BRIEF DESCRIPTION OF THE DRAWINGS
FIG. 1, as described in the Background of the Invention, illustrates some
features of one type of prior art snowshoe;
FIG. 2 is a perspective view of a snowshoe constructed in accordance with
the present invention;
FIG. 3 is a bottom view showing the flotation plate and side bars of the
snowshoe of FIG. 2;
FIG. 4 is a side view of the flotation plate and side bars of the snowshoe
of FIG. 2;
FIG. 5 is a cut-away front view of the flotation plate, side bars and
crampon of the snowshoe of FIG. 2;
FIG. 6 is a bottom view showing the interconnection between the crampon and
side bars of the snowshoe of FIG. 2;
FIG. 7 is a side view of the crampon of the snowshoe of FIG. 2;
FIG. 8 is a top plan drawing showing the unfolded shape of the foot wrap of
the snowshoe of FIG. 2;
FIG. 9 is a perspective view of a snowshoe constructed in accordance with
an alternative embodiment of the present invention showing attachment of a
tail extender;
FIG. 10 is a bottom view of the snowshoe of FIG. 9 with an optional second
tail extender shown in phantom;
FIG. 11 is an elevational plan view of a side bar where the dashed lines
indicate where the side bar will be bent to allow for attachment to the
snowshoe flotation plate;
FIG. 12 shows the unfolded shape of the foot wrap of the snowshoe of FIG.
9;
FIG. 13 shows the pre-formed shape of the crampon of the snowshoe of FIG.
9;
FIG. 14 shows the unfolded shape of the gripping tab of the snowshoe of
FIG. 9; and
FIG. 15 is a side view of the crampon of the snowshoe of FIG. 9.
DETAILED DESCRIPTION
Referring to FIGS. 2-8, a snowshoe constructed in accordance with the
present invention is generally identified by the reference numeral 10.
Generally, the snowshoe 10 comprises a flotation plate 12, side bars 14
and 16, a crampon 18 and a binding 20. In the illustrated embodiment, the
binding is designed for attachment to a snowshoer's footgear 28.

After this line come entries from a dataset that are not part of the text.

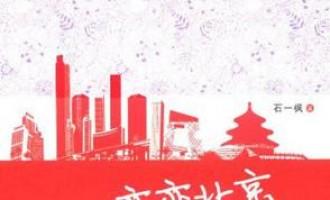 石一枫-恋恋北京:那枚中指的缺憾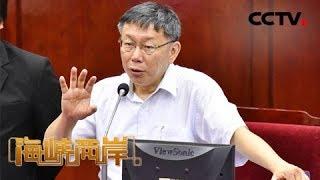 《海峡两岸》 20190512| CCTV中文国际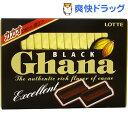 ブラック エクセレント チョコレート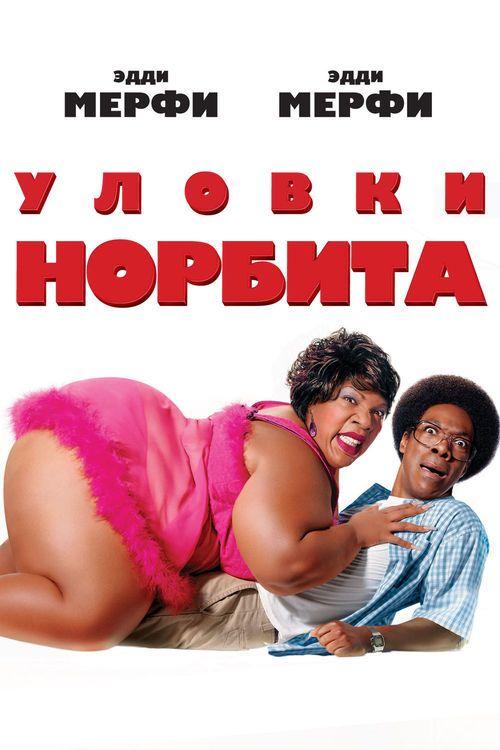 Norbit Full Movie Online 2007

The flotation plate 12 can be formed from any of various lightweight
semi-rigid materials such as various plastics. The illustrated flotation
plate 12 is formed from 3/16 or 1/8 inch thick thermal formed, high
density polyethylene which provides adequate strength and rigidity and
allows for simple and inexpensive construction. The overall dimensions of
the flotation plate 12 can be varied depending on the weight or skill of
the snowshoer, the size of the snowshoer's footgear 28, local snow
conditions, the load being carried or other factors. In this regard, the
snowshoe 10 can be provided, for example, in various lengths (e.g., 22
inches, 26 inches or 30 inches) and widths (e.g., 8 inches or 9 inches) to
accommodate a range of conditions. The illustrated flotation plate 12 has
a length L.sub.1 of about 26 inches and a width W.sub.1 of about 8 inches.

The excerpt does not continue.